-- Begin EXTRACTED TEXT --

Using Labels and Filters in Gmail

by Carrie on 08.13.2009 · 9 comments

in Entertainment & Technology

Is keeping up with your email eating up all your spare time? For a while I felt like my email was taking over my life.

I use Gmail or Google Apps for everything but my work email. All of my Gmail accounts also synchronize to my iPhone. I keep my iPhone on and by my bed while I sleep and over the few years I’ve had it, I’ve gotten into a very bad habit of checking my email when I wake up (even if I’m waking up at a random time in the middle of the night).

If you’re anything like me, you probably get a ton of mailing list and automated emails. I have to go back 5 pages in my Gmail account before I get to any email conversations with real live people I know. Only 2 out of my most recent 250 email conversations are items that actually warranted a personal response.

That’s not to say that I didn’t want or need the other 248, but I certainly didn’t want or need to read them as soon as they arrived.

Over the past few months I’ve set up a filtering and labeling system so that only messages from my friends and family hit my inbox. Everything else is still there but at a lower priority.

To set up a filter:

  1. Check the box next to an email you would like to filter
  2. Click “more actions” > “filter messages like these”
  3. Adjust the criteria if necessary (then press the test search button if you made any adjustments to make sure your filter does what you want)
  4. Press “next step”
  5. Choose the actions you would like Gmail to take
  6. Check the box to apply the filter to all the other conversations that meet the criteria
  7. Press “create filter”

What actions do I set my filters up to do?

-- End EXTRACTED TEXT --
-- Begin COLLECTED DATA --

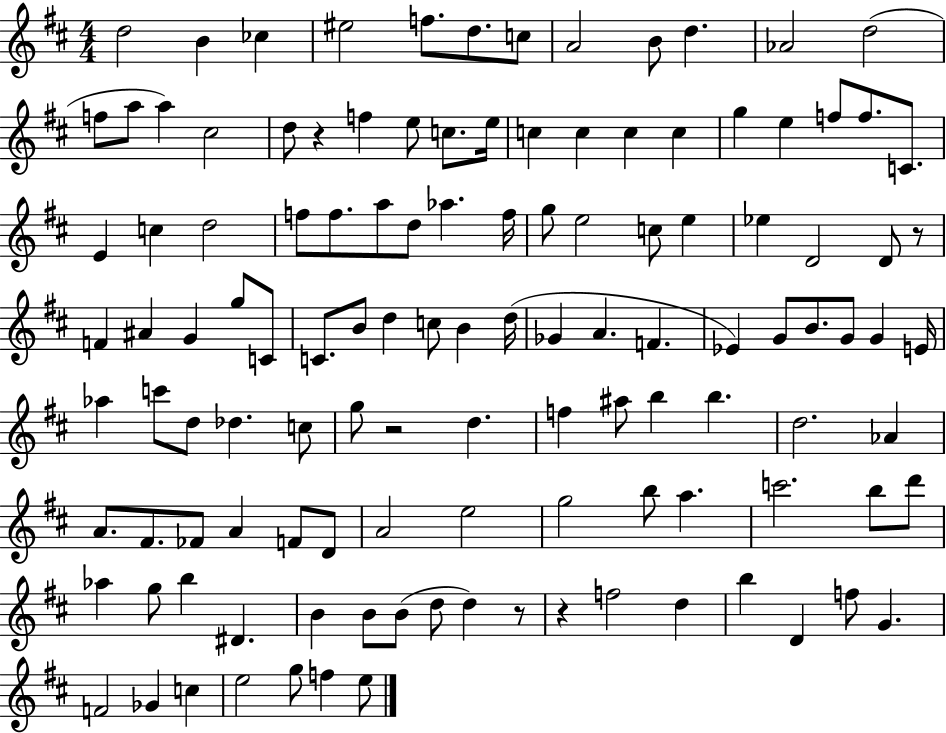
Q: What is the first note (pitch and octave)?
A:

-- End COLLECTED DATA --

■ EXERCISE TASKS
1) In the Gmail labels and filters post, how many of the author's most recent 250 email conversations actually warranted a personal response?
2) Write the next part of the Gmail labels and filters post, starting after its final line.

■ RESULTS
1) Two.

2)
Gmail Labels

Gmail Labels

I label everything. Friends and family each get a unique label with their name and I use the Gmail Labs Custom Label Colors option to make each of those labels a bright color. The pastel label colors are assigned to various topics of automated emails that I may want to read at some point. The most interesting of those labels are in my short label list and I have a variety of others that I don’t expect to ever want to read along with my real people labels (which I don’t need in my short menu since they are in my inbox) in the “18 more” drop down menu.

Anything that isn’t a personal email from a real live person skips the inbox.

Any automated emails that I know I won’t ever want to read get marked as read. To find the emails that skipped the inbox but that you do want to read you can search for “is:unread” and Gmail will pull up all your unread emails – for this to work most efficiently though you need to mark all your old emails as read.

The only filter I set up that I really needed to edit Google’s guess at what the criteria should be was my “confirmation/receipt” label. Rather than basing it on what email address it comes from, I changed the criteria to search the message for the words “confirmation” or “receipt”.

To get started I set up filters for all of the emails I had received in the past week. That made a huge dent and then I just had to set up a new filter here and there as new emails that weren’t being filtered arrived to my inbox.

My personal email inbox has gone from receiving 25 emails a day that I feel pressured to read immediately to almost none (I do wish my friends would email me more often though, or maybe I wish I had more friends). I’m back in control and can read my email at my leisure.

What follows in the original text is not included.